Task details
Every record should be copied exactly, except that pictures are to be omitted.
** begin Supplied entries **
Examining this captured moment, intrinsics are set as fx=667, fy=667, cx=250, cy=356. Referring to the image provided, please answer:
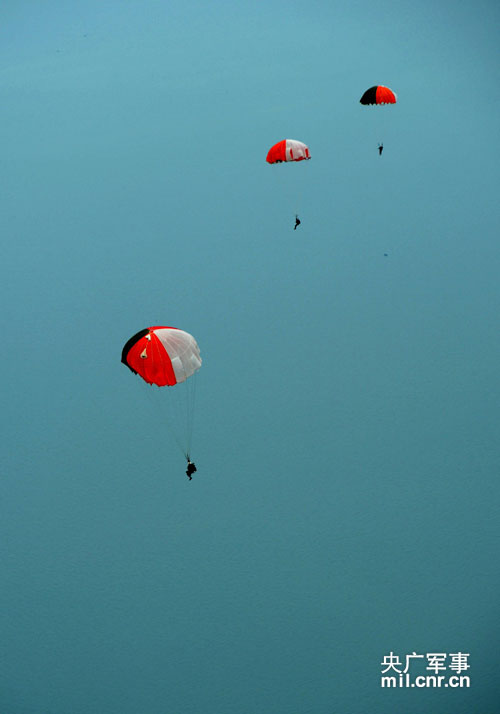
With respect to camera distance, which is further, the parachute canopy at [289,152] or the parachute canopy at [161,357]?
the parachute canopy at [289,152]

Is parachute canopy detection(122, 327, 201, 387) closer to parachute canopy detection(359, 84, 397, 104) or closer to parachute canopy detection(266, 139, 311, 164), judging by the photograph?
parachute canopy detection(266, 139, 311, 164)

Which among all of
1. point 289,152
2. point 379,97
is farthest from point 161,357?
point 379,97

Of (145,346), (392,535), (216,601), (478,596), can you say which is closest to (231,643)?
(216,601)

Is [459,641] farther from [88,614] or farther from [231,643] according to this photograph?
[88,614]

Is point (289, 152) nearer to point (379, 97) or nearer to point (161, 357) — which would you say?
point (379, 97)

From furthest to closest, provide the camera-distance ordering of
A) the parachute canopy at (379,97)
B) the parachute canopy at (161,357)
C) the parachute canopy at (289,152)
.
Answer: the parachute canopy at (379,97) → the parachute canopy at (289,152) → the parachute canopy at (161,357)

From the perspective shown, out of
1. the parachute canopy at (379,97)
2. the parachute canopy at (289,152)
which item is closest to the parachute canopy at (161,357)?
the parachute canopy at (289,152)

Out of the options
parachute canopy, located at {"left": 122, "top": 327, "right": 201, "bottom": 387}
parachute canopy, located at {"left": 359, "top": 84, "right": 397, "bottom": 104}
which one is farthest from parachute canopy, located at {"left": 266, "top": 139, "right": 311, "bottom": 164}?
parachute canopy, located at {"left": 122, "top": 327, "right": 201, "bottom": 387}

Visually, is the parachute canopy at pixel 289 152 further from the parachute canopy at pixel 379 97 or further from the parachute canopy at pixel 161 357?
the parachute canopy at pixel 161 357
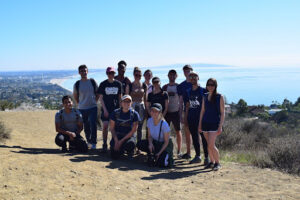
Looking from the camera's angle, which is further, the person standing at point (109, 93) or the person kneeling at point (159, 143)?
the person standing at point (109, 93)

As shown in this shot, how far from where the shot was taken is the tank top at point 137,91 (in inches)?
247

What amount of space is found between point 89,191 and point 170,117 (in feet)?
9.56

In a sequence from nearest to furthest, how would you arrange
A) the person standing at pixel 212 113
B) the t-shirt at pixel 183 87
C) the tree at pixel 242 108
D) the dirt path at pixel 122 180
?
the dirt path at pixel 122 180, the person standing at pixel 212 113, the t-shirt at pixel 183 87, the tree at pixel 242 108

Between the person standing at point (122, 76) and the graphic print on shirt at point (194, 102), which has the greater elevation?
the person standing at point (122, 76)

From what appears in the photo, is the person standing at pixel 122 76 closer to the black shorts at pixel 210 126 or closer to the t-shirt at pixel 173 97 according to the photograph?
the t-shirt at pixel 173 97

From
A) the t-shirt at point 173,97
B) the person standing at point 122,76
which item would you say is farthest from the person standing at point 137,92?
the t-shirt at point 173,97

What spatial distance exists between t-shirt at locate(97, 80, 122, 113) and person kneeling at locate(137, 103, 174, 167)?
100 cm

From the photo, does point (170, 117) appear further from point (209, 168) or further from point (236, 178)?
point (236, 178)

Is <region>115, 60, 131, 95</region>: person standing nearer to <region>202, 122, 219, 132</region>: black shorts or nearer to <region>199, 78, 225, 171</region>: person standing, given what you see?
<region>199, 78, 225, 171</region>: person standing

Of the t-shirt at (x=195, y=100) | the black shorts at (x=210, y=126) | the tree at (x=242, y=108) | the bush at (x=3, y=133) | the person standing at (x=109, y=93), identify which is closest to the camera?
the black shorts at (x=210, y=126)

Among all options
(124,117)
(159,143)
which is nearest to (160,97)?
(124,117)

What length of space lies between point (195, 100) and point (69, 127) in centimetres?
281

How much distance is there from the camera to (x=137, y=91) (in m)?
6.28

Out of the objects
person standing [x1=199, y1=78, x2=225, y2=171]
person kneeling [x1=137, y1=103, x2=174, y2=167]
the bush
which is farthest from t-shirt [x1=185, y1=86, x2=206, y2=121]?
** end Supplied entries **
Answer to this problem
Examining this captured moment, intrinsics are set as fx=667, fy=667, cx=250, cy=356. Referring to the image provided, please answer:
With respect to camera distance, which is further, the parachute canopy at [289,152] or the parachute canopy at [161,357]?
the parachute canopy at [289,152]

Is parachute canopy detection(122, 327, 201, 387) closer to parachute canopy detection(359, 84, 397, 104) or closer to parachute canopy detection(266, 139, 311, 164), judging by the photograph?
parachute canopy detection(266, 139, 311, 164)

Which among all of
1. point 289,152
2. point 379,97
is farthest from point 161,357?
point 379,97

Of (145,346), (392,535), (216,601), (478,596), can you say which is closest to (231,643)?
(216,601)

Is [459,641] farther from [88,614] or farther from [231,643] according to this photograph?
[88,614]

Is point (289, 152) nearer to point (379, 97) or nearer to point (161, 357) — which would you say?
point (379, 97)

From furthest to closest, provide the camera-distance ordering of
A) the parachute canopy at (379,97)
B) the parachute canopy at (161,357)
C) the parachute canopy at (289,152)
.
Answer: the parachute canopy at (379,97) → the parachute canopy at (289,152) → the parachute canopy at (161,357)

From the perspective shown, out of
1. the parachute canopy at (379,97)
2. the parachute canopy at (289,152)
which item is closest to the parachute canopy at (161,357)?
the parachute canopy at (289,152)

Out of the options
parachute canopy, located at {"left": 122, "top": 327, "right": 201, "bottom": 387}
parachute canopy, located at {"left": 359, "top": 84, "right": 397, "bottom": 104}
which one is farthest from parachute canopy, located at {"left": 266, "top": 139, "right": 311, "bottom": 164}?
parachute canopy, located at {"left": 122, "top": 327, "right": 201, "bottom": 387}

Visually, is the parachute canopy at pixel 289 152 further from the parachute canopy at pixel 379 97 or further from the parachute canopy at pixel 161 357?
the parachute canopy at pixel 161 357
Looking from the camera's angle, which is further, the person standing at point (109, 93) or the person kneeling at point (159, 143)?
the person standing at point (109, 93)

As shown in this shot, how far from where the shot was taken is the tank top at point 137,91 (in inches)?
247

What amount of space is found between point 89,191 and point 170,117 (in feet)?
9.56

In a sequence from nearest to furthest, how would you arrange
A) the person standing at pixel 212 113
B) the t-shirt at pixel 183 87
C) the tree at pixel 242 108
D) the dirt path at pixel 122 180
?
the dirt path at pixel 122 180, the person standing at pixel 212 113, the t-shirt at pixel 183 87, the tree at pixel 242 108

Between the person standing at point (122, 76) and the graphic print on shirt at point (194, 102), which has the greater elevation?
the person standing at point (122, 76)

From what appears in the photo, is the person standing at pixel 122 76 closer to the black shorts at pixel 210 126 or closer to the t-shirt at pixel 173 97 according to the photograph?
the t-shirt at pixel 173 97

From
A) the t-shirt at point 173,97
B) the person standing at point 122,76
which item would you say is farthest from the person standing at point 137,92?
the t-shirt at point 173,97

What spatial distance exists between t-shirt at locate(97, 80, 122, 113) and person kneeling at locate(137, 103, 174, 167)?
100 cm

From the photo, does point (170, 117) appear further from point (209, 168) or further from point (236, 178)?
point (236, 178)

Is <region>115, 60, 131, 95</region>: person standing nearer to <region>202, 122, 219, 132</region>: black shorts or nearer to <region>199, 78, 225, 171</region>: person standing, given what you see?
<region>199, 78, 225, 171</region>: person standing

Of the t-shirt at (x=195, y=100) | the black shorts at (x=210, y=126) | the tree at (x=242, y=108) | the bush at (x=3, y=133) | the person standing at (x=109, y=93), identify which is closest to the camera?
the black shorts at (x=210, y=126)

Among all options
(124,117)
(159,143)
which is nearest to (160,97)?
(124,117)

What length of space lies between point (195, 100) and point (69, 127) in centimetres?
281

How much distance is there from the camera to (x=137, y=91) (in m)?
6.28

Out of the objects
person standing [x1=199, y1=78, x2=225, y2=171]
person kneeling [x1=137, y1=103, x2=174, y2=167]
the bush
which is farthest from t-shirt [x1=185, y1=86, x2=206, y2=121]?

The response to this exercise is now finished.